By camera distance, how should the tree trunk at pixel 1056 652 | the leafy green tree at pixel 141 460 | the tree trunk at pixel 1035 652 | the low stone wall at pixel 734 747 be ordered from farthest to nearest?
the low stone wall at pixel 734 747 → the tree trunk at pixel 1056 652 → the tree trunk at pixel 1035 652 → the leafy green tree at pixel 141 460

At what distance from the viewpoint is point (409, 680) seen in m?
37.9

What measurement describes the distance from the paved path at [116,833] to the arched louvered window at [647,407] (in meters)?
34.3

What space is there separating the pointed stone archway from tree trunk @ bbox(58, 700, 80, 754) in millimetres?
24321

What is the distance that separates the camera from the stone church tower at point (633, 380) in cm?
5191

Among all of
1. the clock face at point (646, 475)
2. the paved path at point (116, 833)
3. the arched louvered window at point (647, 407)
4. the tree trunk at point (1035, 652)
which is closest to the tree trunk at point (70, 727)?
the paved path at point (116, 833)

*****

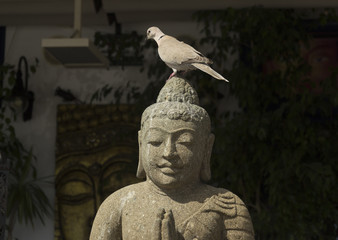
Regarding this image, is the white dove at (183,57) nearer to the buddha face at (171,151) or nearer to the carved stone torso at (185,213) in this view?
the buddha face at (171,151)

*****

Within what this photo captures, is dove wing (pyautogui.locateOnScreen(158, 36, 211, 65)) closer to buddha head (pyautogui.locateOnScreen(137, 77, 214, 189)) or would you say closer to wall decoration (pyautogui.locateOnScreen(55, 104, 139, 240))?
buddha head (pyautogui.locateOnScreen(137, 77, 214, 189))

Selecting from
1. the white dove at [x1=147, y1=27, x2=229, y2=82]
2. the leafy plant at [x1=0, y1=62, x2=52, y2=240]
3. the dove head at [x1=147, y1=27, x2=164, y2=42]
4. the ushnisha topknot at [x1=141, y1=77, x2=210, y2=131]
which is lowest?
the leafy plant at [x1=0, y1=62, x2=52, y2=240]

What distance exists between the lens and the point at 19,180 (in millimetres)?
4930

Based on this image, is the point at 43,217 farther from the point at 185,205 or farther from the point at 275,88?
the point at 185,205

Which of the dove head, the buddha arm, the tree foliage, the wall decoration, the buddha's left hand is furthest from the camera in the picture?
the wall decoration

*****

* _Exercise_
Please copy out the lines of the records above, from the line with "Selecting from" to the line with "which is lowest?", including both of those lines, with no changes.

* _Task result_
Selecting from
1. the white dove at [x1=147, y1=27, x2=229, y2=82]
2. the leafy plant at [x1=0, y1=62, x2=52, y2=240]
3. the dove head at [x1=147, y1=27, x2=164, y2=42]
4. the ushnisha topknot at [x1=141, y1=77, x2=210, y2=131]
which is lowest?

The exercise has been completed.